→ **SELECTED TEXT**:
Bottled Water and AVM – Sold on a Lie
How about bottled water?
Advertising is a powerful tool and very smart people will do some very dumb things, if they are properly motivated. There are many examples of how advertising creates an illusion and how we all fall victim (at least for a while) to smooth ad campaigns. One great example is automobile insurance rates. “Switch and Save. Every insurance company ran ads promising savings over their competition. Well, of course, they all can’t be true, but for over a year there was a massive switch in policies by consumers. The ads worked.
How about bottled water? News shows and undercover reports show us time and time again, that much of the high priced water we buy, thinking we are getting a cleaner or safer product, is nothing more than tap water from a large city system. In many cases, the water we buy is less pure than the water from our home taps. Yet, the buying frenzy continues. Bottled water is the in thing. People have seen the ads and get a feeling they are doing something good for themselves and their health when they shell out their hard earned money to buy well packaged tap water.
If advertising didn’t work, mega companies wouldn’t spend billions a year on advertising. Put out a message enough and many people will believe it. Such is the case with automated valuation services or AVM.
Automated Valuation Models or AVM have been advertised as a “technology based” home valuation product that sorts through massive amounts of data to arrive at a fair price for your home. They sell consumers, and in this case government officials, on the quantity of information at their disposal, and therefore their products must be a higher quality service than a traditional appraiser can offer. They promote the use of statistics over opinion and give the impression that these products are dependable, and actually preferable over local appraisal services. As with most things in life, when something sounds too good to be true, it usually is. Such is the case with AVM.

→ **DATA SECTION**:
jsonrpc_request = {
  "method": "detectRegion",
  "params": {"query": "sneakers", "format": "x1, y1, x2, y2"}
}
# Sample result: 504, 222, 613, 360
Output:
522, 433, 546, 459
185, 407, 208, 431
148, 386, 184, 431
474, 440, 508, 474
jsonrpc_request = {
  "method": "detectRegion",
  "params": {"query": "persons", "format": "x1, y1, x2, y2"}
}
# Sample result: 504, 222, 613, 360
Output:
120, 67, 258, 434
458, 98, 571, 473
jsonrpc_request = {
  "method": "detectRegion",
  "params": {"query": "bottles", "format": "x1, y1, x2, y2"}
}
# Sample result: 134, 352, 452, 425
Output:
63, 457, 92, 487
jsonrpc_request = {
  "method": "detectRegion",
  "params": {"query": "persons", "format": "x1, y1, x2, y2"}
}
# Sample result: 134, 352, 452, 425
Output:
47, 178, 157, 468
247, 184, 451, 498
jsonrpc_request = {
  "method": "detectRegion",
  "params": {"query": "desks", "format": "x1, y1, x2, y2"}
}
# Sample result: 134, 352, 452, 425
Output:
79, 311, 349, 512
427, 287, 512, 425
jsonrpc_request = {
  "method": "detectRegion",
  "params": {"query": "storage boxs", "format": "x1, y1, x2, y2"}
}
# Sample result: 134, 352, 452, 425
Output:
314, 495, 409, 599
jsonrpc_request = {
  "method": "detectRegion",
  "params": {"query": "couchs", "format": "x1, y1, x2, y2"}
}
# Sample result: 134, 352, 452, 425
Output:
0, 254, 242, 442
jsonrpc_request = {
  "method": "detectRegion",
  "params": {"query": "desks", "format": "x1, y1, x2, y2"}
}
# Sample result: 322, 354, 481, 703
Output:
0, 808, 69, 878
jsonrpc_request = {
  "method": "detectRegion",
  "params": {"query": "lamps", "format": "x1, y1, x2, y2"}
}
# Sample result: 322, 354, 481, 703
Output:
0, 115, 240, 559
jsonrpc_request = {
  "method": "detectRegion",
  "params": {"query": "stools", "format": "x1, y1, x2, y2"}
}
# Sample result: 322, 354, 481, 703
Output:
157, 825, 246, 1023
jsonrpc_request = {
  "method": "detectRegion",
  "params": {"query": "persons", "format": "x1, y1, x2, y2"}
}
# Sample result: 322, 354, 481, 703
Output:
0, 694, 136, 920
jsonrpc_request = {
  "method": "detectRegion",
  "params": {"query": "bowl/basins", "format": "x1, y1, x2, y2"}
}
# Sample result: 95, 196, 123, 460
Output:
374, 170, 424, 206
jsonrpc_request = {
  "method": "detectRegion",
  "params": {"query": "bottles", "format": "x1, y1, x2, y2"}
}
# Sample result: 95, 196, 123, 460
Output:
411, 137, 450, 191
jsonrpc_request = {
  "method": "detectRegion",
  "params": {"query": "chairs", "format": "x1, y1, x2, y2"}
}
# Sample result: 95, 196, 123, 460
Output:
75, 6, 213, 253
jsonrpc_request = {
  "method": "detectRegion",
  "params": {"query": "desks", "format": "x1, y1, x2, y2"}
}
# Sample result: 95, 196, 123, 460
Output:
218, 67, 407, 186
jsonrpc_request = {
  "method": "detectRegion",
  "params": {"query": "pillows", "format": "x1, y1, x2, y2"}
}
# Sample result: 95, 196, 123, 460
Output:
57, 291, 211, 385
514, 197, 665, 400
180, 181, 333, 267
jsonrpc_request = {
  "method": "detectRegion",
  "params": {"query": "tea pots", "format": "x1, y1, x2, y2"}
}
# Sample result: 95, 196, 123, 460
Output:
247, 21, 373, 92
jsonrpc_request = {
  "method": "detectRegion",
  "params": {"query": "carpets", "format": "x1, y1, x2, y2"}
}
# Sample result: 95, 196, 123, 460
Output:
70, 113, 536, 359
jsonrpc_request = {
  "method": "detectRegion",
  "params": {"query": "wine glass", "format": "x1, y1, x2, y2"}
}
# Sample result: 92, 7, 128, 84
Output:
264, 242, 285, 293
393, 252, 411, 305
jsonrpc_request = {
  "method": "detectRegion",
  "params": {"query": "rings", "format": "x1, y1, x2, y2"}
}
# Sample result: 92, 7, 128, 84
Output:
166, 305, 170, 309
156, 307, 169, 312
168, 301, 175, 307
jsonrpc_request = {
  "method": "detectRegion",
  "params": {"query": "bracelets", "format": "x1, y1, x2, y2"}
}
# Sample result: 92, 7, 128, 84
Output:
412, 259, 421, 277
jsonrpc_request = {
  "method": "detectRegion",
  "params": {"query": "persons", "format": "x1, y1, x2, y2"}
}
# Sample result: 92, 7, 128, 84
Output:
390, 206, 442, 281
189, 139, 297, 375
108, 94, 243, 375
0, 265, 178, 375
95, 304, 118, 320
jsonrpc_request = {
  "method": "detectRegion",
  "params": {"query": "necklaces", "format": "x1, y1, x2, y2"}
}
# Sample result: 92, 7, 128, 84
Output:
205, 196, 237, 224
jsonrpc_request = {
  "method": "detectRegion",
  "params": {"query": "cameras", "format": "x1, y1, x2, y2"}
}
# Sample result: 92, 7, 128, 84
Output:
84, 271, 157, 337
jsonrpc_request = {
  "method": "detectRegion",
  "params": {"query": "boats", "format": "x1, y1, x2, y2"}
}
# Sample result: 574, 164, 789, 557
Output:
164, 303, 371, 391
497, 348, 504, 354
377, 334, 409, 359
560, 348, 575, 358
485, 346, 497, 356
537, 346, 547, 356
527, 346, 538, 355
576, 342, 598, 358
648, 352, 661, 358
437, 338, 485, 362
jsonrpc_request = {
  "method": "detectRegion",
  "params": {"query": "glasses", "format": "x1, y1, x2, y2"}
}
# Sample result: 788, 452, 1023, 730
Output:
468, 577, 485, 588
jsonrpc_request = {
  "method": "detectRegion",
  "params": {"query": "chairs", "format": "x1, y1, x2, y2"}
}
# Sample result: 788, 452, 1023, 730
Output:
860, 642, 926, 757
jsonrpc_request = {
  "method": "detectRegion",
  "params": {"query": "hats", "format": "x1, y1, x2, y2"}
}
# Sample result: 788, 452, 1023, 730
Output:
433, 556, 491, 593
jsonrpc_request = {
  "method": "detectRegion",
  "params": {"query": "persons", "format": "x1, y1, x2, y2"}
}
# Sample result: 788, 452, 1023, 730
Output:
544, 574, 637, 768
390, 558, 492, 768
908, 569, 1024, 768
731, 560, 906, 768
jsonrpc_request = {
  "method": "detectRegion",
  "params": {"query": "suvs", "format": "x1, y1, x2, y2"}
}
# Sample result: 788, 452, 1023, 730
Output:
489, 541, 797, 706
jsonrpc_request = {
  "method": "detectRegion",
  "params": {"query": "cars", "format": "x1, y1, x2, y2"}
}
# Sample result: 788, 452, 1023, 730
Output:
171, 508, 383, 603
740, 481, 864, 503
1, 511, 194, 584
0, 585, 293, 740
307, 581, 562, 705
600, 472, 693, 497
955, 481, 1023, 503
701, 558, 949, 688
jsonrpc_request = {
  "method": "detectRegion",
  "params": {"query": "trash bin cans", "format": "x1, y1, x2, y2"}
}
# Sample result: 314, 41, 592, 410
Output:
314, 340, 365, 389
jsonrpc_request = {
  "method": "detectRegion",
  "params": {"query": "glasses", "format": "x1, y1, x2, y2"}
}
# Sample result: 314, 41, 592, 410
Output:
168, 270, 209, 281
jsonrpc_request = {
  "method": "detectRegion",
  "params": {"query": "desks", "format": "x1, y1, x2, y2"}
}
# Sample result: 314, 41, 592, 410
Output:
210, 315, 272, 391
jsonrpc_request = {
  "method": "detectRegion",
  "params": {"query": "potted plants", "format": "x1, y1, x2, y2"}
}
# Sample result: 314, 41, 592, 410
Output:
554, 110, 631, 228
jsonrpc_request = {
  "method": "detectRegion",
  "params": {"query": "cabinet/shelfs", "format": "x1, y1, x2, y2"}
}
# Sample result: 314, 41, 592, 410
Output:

→ **WHAT THE EXERCISE ASKS**: Reproduce the article about bottled water and AVM word for word, from "If advertising didn’t" up to and including "services or AVM.". Rely only on the article about bottled water and AVM, not on the listing.

→ **THE OUTPUT**:
If advertising didn’t work, mega companies wouldn’t spend billions a year on advertising. Put out a message enough and many people will believe it. Such is the case with automated valuation services or AVM.